- _Tasks to complete_
• a. Rewrite the paragraph of the COMPAS notebook that begins "In COMPAS dataset, we have race" as a short list, keeping its main facts.
• b. Write out the part of the COMPAS notebook starting at "The function below process" and ending at "the feature itself.".
• c. Write what comes next in the COMPAS notebook, picking up right after its final line.

>> Start Selected passage

## Missing values with COMPAS data
This notebook demonstrates the effect of MAR and MNAR missing values on fairness using Adult data. <br>
In this notebook, we first import packages needed in this file

In [1]:
import sys
sys.path.append("models")
sys.path.append("AIF360/")
import numpy as np
from compas_model import get_distortion_compas, CompasDataset, reweight_df, get_evaluation
from aif360.algorithms.preprocessing.optim_preproc import OptimPreproc
from aif360.algorithms.preprocessing.optim_preproc_helpers.opt_tools import OptTools
from sklearn.preprocessing import StandardScaler
from sklearn.linear_model import LogisticRegression

The function below process data and create missing values in the dataset. <br>
In COMPAS dataset, we have race as sensitive attribute and use age (binned into 3 bins), priors_count (number of prior criminal cases, binned into 3 bins), c_charge_degree (degree charged by the prosecutor) and score_text (a risk score assigned to the defendant) as features to predict two_year_recid (if person will be re-arrested for a violent offense within two years). <br>
In this dataset, we create missing values in the feature priors_count with MNAR and MAR type of missing values. In the function below, the missing value mechanism is MNAR that the missing values depends on the feature itself. 

In [2]:
def load_preproc_data_compas(protected_attributes=None):
    def custom_preprocessing(df):
        """The custom pre-processing function is adapted from
            https://github.com/fair-preprocessing/nips2017/blob/master/compas/code/Generate_Compas_Data.ipynb
        """

        df = df[['age',
                 'c_charge_degree',
                 'race',
                 'age_cat',
                 'score_text',
                 'sex',
                 'priors_count',
                 'days_b_screening_arrest',
                 'decile_score',
                 'is_recid',
                 'two_year_recid',
                 'length_of_stay']]

        # Indices of data samples to keep
        ix = df['days_b_screening_arrest'] <= 30
        ix = (df['days_b_screening_arrest'] >= -30) & ix
        ix = (df['is_recid'] != -1) & ix
        ix = (df['c_charge_degree'] != "O") & ix
        ix = (df['score_text'] != 'N/A') & ix
        df = df.loc[ix, :]
        # Restrict races to African-American and Caucasian
        dfcut = df.loc[~df['race'].isin(
            ['Native American', 'Hispanic', 'Asian', 'Other']), :]

        # Restrict the features to use
        dfcutQ = dfcut[['sex',
                        'race',
                        'age_cat',
                        'c_charge_degree',
                        'score_text',
                        'priors_count',
                        'is_recid',
                        'two_year_recid',
                        'length_of_stay']].copy()

>> End Selected passage
>> Start Items

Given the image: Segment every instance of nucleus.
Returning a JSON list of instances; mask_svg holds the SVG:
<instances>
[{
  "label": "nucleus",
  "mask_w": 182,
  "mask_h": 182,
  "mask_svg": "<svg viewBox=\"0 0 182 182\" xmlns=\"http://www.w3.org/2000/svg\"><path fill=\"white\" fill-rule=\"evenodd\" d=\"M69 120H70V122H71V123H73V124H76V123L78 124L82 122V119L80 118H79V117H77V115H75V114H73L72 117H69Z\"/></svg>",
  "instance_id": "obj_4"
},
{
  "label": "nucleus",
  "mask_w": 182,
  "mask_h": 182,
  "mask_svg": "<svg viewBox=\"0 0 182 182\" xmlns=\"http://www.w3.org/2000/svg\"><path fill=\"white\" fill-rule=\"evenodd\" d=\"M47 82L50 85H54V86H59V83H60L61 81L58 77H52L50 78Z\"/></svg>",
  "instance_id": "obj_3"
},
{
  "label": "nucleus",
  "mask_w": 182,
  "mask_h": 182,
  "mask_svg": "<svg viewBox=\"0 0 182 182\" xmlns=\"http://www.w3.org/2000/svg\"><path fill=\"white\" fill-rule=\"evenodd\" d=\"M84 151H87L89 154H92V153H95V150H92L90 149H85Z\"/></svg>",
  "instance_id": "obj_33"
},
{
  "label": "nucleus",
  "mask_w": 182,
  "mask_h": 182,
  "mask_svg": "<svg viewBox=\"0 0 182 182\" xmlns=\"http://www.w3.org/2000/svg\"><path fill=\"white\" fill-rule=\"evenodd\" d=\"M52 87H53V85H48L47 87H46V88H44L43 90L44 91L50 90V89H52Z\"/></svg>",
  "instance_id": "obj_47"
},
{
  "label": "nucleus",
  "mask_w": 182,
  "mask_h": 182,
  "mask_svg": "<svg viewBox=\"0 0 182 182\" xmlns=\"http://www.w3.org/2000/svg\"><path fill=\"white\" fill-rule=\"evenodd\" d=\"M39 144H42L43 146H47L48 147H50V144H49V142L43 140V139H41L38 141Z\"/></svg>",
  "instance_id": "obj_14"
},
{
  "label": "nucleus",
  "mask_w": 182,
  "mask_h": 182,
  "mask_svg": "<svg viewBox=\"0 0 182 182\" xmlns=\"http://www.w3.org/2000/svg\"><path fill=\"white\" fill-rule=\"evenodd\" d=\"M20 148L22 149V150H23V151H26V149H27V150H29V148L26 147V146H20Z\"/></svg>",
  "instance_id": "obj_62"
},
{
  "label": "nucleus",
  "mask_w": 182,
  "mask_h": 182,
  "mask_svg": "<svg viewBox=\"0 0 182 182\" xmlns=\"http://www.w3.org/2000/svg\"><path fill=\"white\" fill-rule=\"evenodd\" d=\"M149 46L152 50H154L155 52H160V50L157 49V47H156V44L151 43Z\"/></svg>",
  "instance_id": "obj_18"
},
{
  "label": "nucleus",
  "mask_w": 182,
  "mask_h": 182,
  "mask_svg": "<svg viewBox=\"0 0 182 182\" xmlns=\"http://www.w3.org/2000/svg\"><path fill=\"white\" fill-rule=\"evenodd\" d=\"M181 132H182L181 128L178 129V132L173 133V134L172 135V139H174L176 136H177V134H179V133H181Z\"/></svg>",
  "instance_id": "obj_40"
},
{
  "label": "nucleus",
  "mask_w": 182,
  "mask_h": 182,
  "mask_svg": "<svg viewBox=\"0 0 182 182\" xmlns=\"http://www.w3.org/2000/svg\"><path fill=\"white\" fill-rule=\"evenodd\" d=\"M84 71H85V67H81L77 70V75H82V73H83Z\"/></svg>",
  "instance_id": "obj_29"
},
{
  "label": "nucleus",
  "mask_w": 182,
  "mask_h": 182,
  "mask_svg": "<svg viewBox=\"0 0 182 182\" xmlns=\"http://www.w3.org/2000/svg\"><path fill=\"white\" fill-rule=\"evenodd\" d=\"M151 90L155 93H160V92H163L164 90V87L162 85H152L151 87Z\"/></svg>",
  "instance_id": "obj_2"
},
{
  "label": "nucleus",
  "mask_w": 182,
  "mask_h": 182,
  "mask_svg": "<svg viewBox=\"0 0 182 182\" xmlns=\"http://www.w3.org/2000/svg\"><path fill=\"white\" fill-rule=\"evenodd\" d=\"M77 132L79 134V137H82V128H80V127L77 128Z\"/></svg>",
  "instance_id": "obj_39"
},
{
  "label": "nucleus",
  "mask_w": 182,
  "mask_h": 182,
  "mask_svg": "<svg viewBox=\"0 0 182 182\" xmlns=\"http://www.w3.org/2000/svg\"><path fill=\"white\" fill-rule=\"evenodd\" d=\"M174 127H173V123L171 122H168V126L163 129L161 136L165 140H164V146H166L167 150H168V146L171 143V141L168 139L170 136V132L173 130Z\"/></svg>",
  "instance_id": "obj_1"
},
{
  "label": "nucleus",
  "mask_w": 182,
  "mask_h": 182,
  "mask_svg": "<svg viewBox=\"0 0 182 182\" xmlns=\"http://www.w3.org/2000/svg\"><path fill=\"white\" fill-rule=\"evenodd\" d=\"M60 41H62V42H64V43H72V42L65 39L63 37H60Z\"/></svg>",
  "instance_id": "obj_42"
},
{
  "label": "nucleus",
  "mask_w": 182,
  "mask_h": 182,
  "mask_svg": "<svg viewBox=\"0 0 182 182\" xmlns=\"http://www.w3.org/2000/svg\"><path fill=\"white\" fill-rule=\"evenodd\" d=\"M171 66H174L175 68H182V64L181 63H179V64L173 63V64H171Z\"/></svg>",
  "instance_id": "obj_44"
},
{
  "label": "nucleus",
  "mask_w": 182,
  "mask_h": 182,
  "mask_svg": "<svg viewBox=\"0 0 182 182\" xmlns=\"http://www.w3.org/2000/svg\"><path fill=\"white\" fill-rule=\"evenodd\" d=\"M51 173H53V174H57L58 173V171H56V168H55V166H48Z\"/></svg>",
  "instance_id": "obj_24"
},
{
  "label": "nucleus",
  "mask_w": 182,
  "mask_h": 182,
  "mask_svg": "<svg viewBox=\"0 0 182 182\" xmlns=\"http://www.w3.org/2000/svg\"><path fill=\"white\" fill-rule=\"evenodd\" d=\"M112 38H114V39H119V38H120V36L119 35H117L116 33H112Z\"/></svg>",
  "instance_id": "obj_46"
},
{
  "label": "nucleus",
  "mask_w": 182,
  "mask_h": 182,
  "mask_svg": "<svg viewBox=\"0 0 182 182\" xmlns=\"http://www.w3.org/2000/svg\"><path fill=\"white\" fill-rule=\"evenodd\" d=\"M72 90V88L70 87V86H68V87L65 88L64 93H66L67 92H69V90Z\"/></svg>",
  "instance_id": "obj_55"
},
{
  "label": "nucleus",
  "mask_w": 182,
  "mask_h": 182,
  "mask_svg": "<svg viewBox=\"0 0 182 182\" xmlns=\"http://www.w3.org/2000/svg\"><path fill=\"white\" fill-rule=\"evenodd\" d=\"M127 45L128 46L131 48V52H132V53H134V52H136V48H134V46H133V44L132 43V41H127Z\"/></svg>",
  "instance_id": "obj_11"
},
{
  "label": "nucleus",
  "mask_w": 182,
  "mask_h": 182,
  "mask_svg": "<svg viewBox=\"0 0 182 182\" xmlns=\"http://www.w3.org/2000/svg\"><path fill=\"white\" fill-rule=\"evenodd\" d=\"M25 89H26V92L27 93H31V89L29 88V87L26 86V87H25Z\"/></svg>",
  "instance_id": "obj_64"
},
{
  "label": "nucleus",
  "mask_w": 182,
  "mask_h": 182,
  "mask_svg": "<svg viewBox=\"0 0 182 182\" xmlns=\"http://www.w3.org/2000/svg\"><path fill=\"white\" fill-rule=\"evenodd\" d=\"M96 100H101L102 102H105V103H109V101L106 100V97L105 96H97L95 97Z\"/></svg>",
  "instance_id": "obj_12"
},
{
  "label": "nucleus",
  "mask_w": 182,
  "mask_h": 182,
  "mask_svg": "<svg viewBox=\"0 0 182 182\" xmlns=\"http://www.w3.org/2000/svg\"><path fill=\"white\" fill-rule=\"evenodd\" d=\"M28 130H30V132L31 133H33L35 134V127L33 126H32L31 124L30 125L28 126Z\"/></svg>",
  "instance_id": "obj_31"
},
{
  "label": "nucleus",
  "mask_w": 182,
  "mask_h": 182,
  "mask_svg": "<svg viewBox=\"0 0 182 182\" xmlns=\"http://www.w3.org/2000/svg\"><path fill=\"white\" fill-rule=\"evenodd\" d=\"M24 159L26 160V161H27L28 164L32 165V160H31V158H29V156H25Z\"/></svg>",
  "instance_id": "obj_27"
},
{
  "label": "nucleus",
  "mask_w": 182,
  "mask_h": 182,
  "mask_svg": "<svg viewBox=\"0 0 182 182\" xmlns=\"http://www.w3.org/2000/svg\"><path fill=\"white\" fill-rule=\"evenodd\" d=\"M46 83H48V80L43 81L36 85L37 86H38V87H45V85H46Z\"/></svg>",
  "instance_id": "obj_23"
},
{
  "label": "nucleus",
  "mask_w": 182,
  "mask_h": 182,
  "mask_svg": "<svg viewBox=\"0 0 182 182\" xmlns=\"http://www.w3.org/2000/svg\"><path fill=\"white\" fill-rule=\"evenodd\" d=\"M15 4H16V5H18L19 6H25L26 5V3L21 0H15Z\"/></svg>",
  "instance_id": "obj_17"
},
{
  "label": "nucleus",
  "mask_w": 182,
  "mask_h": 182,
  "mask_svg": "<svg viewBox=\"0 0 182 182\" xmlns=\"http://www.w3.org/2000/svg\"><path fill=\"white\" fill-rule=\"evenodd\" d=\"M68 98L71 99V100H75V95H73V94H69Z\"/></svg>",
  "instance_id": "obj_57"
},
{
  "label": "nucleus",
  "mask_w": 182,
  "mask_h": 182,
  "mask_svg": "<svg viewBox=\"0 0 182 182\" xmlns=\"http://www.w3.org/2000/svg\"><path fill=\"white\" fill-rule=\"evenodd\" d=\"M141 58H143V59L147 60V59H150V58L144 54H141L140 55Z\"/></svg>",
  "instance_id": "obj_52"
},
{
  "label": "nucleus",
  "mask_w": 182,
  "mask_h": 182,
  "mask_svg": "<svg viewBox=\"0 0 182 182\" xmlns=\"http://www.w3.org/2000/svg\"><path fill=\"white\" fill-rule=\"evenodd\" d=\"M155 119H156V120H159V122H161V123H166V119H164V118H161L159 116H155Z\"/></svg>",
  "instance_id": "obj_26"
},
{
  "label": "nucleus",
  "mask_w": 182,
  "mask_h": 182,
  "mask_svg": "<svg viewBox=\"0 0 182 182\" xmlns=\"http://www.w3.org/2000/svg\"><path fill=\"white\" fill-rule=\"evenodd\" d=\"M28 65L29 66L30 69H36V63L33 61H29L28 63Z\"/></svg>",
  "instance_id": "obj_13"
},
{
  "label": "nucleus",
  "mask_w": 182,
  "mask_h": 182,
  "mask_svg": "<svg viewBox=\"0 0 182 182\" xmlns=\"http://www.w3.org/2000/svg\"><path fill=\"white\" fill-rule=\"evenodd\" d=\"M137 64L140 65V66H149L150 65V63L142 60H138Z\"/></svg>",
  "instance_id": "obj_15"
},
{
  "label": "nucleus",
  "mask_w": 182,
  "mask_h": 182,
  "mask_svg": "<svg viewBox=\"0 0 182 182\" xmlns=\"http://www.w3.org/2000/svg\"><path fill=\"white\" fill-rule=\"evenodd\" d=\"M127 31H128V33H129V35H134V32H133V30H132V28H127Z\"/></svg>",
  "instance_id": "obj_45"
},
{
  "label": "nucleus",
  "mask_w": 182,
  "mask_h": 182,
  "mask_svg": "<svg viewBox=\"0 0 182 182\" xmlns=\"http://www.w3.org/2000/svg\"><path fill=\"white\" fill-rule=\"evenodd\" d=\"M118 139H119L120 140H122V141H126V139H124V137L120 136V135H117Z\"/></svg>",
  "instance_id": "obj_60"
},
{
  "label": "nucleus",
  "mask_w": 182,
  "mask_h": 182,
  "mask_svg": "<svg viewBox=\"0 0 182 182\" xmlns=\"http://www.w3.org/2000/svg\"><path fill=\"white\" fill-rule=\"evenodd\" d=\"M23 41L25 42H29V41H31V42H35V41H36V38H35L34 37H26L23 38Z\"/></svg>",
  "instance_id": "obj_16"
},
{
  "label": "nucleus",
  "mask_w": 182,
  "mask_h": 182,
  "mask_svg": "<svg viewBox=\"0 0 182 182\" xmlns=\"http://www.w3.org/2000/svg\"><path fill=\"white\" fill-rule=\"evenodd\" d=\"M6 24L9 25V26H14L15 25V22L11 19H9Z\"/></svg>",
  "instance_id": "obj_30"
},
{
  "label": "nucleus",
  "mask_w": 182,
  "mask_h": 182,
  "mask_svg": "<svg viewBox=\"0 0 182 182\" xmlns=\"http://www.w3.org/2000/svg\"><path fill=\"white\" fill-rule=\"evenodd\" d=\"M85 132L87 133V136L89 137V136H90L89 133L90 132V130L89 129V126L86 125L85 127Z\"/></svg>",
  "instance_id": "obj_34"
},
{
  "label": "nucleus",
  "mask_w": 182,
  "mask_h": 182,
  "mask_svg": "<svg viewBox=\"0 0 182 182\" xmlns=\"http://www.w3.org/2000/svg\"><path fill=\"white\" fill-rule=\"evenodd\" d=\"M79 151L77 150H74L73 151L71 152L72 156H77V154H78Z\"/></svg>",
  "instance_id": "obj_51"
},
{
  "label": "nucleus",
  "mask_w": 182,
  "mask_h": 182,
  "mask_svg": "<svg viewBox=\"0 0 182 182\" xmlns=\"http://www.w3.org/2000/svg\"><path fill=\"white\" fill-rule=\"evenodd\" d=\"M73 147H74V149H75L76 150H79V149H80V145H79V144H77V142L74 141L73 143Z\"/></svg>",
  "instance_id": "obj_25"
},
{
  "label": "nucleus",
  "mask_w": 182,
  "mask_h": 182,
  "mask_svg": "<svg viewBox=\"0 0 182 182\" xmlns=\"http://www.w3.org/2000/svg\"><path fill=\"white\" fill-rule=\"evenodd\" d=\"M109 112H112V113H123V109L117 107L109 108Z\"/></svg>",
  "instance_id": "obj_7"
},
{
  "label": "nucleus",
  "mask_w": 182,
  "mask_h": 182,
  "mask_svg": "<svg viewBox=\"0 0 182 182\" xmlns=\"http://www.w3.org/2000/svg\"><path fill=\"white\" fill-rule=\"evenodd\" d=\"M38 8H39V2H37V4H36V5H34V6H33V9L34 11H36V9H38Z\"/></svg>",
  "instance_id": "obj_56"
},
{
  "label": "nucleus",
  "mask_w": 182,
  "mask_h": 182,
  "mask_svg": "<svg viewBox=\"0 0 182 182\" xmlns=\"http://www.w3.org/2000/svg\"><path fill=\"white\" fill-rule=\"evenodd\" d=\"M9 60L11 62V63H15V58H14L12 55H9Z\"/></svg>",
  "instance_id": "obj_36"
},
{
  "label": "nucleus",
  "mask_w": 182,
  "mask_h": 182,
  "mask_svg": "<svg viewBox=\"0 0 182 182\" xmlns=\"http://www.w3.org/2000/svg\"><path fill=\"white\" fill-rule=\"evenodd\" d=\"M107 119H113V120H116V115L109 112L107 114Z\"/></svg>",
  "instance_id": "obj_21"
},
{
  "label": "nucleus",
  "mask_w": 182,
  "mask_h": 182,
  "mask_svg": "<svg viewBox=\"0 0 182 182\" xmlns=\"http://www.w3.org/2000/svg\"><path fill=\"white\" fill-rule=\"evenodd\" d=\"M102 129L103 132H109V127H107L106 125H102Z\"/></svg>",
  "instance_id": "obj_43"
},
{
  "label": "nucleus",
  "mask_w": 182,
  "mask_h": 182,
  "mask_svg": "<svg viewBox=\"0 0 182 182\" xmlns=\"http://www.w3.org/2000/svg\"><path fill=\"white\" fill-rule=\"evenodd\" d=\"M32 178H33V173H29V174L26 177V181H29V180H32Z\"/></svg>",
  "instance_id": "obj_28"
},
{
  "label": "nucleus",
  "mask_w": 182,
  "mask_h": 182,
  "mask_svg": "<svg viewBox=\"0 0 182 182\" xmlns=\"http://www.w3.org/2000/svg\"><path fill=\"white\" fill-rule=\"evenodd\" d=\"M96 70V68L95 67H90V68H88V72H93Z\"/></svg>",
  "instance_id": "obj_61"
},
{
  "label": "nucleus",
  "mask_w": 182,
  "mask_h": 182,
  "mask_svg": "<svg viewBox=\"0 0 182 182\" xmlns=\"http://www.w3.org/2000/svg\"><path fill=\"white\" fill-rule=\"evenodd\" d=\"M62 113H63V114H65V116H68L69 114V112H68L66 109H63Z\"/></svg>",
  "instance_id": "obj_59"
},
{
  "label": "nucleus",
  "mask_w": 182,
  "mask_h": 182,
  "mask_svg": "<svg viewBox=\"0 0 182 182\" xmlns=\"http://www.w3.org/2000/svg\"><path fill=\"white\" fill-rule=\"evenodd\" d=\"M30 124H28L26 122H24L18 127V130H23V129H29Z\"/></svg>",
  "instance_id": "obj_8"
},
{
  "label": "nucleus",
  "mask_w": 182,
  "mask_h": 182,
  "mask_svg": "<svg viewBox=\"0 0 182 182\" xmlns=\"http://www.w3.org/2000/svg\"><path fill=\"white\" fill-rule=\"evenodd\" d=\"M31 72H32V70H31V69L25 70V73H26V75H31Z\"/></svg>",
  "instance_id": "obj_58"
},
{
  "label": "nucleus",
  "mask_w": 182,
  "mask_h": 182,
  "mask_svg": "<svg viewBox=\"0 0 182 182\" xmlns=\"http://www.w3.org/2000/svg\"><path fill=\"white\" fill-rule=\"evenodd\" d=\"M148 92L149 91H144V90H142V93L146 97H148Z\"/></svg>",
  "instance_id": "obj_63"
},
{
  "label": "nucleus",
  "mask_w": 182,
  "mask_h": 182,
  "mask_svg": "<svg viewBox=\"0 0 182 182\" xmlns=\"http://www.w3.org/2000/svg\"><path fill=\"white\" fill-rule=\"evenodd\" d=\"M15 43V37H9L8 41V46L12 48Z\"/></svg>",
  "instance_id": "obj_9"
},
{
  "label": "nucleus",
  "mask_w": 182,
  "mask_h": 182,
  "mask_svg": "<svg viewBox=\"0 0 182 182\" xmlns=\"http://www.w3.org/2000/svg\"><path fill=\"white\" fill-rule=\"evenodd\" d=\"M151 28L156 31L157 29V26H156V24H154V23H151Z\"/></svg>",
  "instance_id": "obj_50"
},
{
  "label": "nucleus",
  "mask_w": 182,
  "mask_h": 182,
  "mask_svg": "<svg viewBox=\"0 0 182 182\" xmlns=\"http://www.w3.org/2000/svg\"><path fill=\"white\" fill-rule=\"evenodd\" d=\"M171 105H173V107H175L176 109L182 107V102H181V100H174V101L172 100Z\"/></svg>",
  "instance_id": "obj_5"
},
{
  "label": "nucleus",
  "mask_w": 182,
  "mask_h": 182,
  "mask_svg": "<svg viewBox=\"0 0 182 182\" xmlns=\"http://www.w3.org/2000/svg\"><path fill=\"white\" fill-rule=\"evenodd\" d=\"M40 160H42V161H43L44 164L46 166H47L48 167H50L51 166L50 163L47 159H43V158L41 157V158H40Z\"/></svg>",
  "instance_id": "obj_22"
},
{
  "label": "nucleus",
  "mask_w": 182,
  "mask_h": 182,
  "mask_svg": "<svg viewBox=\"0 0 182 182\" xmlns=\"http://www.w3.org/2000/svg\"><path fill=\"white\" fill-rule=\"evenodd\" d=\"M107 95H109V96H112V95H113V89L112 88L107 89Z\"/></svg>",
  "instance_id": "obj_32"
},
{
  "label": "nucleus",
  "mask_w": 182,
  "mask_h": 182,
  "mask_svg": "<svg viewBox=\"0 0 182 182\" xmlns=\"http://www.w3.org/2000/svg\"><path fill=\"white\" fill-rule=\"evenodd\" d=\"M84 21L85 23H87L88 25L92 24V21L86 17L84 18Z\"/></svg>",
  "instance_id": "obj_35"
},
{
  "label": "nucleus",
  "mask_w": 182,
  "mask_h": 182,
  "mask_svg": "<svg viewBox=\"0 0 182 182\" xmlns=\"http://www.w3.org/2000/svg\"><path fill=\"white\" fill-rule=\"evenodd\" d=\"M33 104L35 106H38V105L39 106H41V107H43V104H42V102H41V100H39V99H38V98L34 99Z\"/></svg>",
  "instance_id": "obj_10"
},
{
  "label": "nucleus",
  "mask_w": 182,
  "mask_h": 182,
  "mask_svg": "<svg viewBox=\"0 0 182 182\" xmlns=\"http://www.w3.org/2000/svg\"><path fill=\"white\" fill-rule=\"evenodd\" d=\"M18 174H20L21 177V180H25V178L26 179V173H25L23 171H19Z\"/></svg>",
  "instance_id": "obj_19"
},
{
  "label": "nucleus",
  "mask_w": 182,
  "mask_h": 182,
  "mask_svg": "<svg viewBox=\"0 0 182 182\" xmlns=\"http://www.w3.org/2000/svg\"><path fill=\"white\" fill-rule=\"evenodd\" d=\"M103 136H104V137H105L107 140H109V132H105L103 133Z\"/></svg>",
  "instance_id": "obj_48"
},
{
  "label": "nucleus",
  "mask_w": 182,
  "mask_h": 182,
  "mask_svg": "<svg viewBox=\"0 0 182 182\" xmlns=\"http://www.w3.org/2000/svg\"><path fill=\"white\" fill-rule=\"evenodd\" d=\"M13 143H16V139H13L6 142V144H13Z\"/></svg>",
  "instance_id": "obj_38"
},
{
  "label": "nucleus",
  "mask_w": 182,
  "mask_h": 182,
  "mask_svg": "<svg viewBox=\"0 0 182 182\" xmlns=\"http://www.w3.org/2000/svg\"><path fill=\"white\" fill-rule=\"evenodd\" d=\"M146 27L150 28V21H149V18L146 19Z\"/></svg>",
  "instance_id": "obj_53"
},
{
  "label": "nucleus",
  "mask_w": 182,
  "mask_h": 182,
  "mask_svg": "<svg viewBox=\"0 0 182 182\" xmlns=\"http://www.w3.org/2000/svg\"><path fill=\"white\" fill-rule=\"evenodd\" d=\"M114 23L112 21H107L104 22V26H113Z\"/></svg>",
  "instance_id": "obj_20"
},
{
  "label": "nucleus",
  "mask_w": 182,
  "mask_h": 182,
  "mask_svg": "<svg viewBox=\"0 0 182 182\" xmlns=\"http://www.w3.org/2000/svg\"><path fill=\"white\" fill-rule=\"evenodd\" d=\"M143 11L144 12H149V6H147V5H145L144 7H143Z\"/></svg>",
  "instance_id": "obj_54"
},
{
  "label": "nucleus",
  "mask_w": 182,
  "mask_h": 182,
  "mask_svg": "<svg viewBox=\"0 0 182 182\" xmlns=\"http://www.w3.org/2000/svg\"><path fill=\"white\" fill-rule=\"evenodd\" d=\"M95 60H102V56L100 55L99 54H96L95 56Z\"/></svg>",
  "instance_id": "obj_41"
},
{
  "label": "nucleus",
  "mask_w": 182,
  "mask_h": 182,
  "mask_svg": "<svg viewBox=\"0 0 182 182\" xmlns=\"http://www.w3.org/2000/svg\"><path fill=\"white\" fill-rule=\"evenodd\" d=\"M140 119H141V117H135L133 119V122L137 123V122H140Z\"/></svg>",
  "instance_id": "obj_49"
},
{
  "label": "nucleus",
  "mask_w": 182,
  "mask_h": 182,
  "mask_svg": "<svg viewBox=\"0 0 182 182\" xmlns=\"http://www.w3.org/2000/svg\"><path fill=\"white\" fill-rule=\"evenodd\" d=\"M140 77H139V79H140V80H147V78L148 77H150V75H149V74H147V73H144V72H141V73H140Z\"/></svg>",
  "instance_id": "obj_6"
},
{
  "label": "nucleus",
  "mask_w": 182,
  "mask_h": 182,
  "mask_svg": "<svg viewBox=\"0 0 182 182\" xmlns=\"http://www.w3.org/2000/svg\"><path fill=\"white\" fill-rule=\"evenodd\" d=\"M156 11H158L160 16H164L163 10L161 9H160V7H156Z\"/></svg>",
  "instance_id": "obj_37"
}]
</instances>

>> End Items

- _Task results_
• a.
- Sensitive attribute: race
- Features used for prediction:
  - age, binned into 3 bins
  - priors_count, the number of prior criminal cases, binned into 3 bins
  - c_charge_degree, the degree charged by the prosecutor
  - score_text, a risk score assigned to the defendant
- Predicted target: two_year_recid, whether the person will be re-arrested for a violent offense within two years

• b.
The function below process data and create missing values in the dataset. <br>
In COMPAS dataset, we have race as sensitive attribute and use age (binned into 3 bins), priors_count (number of prior criminal cases, binned into 3 bins), c_charge_degree (degree charged by the prosecutor) and score_text (a risk score assigned to the defendant) as features to predict two_year_recid (if person will be re-arrested for a violent offense within two years). <br>
In this dataset, we create missing values in the feature priors_count with MNAR and MAR type of missing values. In the function below, the missing value mechanism is MNAR that the missing values depends on the feature itself.

• c.
        # Quantize priors count between 0, 1-3, and >3
        def quantizePrior(x):
            if x == 0:
                return '0'
            elif x == 1:
                return '1 to 3'
            elif x == 2:
                return 'More than 3'
            elif x == 'missing':
                return 'missing'
        # Quantize length of stay

        def quantizeLOS(x):
            if x == 0:
                return '<week'
            if x == 1:
                return '<3months'
            else:
                return '>3 months'

        # Quantize length of stay
        def adjustAge(x):
            if x == 0:
                return '25 to 45'
            elif x == 1:
                return 'Greater than 45'
            elif x == 2:
                return 'Less than 25'

        def quantizeScore(x):
            if x == 1:
                return 'MediumHigh'
            else:
                return 'Low'

        def group_race(x):
            if x == "Caucasian":
                return 1.0
            else:
                return 0.0
        
        np.random.seed(10)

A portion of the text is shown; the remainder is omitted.